Gracefully handling different tiers of GPU & context lost

So we have an application that is fairly demanding, now this presents a couple of problems which seems close to impossible to solve in THREE, but in fact it’s probably more the fault of webgl.

Ideally we’d like to poll for hardware info & make a decision from that, but sadly something as rudimentary as even how much VRAM the device supports is out of reach. Consequently it would seem the only approach possible is to try for the high end mode and see if it fails during initialization. Now sadly it’s extremely common with integrated intel GPUs, and those can have some seriously low amounts of VRAM assigned to them. What happens when you go beyond that limit isn’t, as one would expect, that you get an out of memory error, no instead it seems to throw a context lost.

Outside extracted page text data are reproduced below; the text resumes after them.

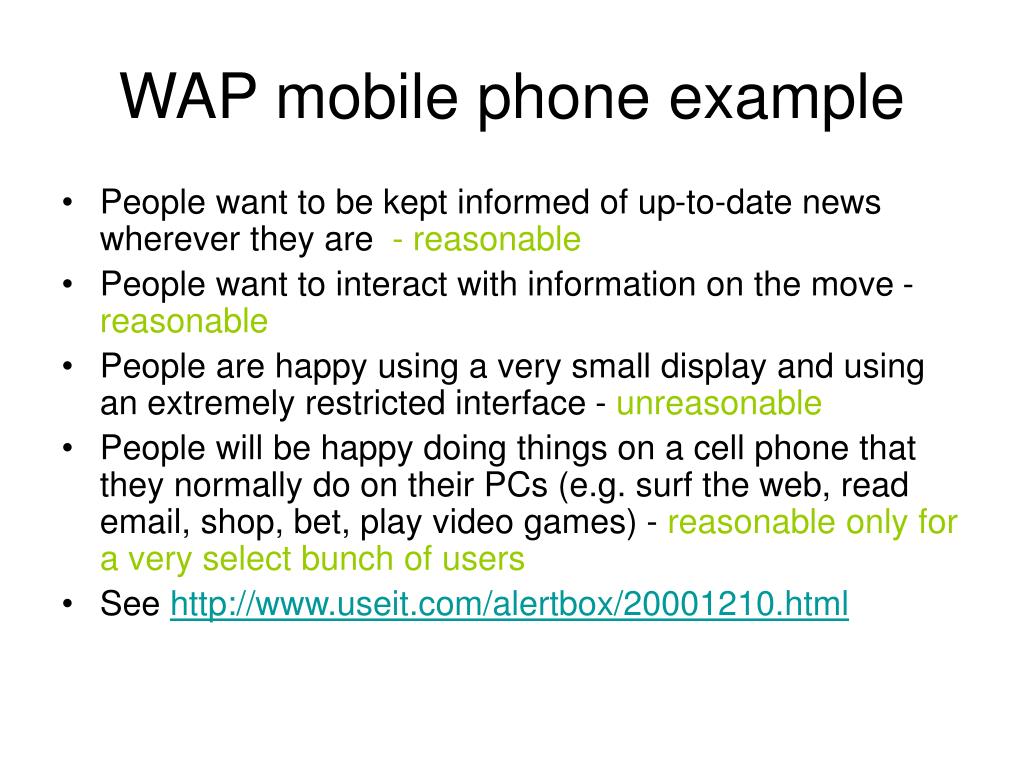 WAP mobile phone example

• People want to be kept informed of up-to-date news wherever they are - reasonable
• People want to interact with information on the move - reasonable
• People are happy using a very small display and using an extremely restricted interface - unreasonable
• People will be happy doing things on a cell phone that they normally do on their PCs (e.g. surf the web, read email, shop, bet, play video games) - reasonable only for a very select bunch of users
• See http://www.useit.com/alertbox/20001210.html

Now the problem is inside that context lost handler you have no idea if it’s one of 2 very different problems. For the normal problem where it’s actually other tabs / programs which are infringing on the GPU resources the user should actually close those other ones down & cross their figures waiting for a context restore event, in which case we can gracefully recover. But it’s just as likely that the error is actually the first one mentioned. In that case we give the user an option to be redirected to the light weight version. Sadly in Chrome this strategy doesn’t work, because a tab which has experienced a context lost can’t ever create a new context, even though the card is fully capable of running this light weight version. Redirecting / reloading via javascript does nothing at all, context creation always fails. Essentially I’m wondering if I’m going about things the right way, how do others handle these issues with context lost & scaling your app depending on GPU?

Have you seen the detect-gpu package?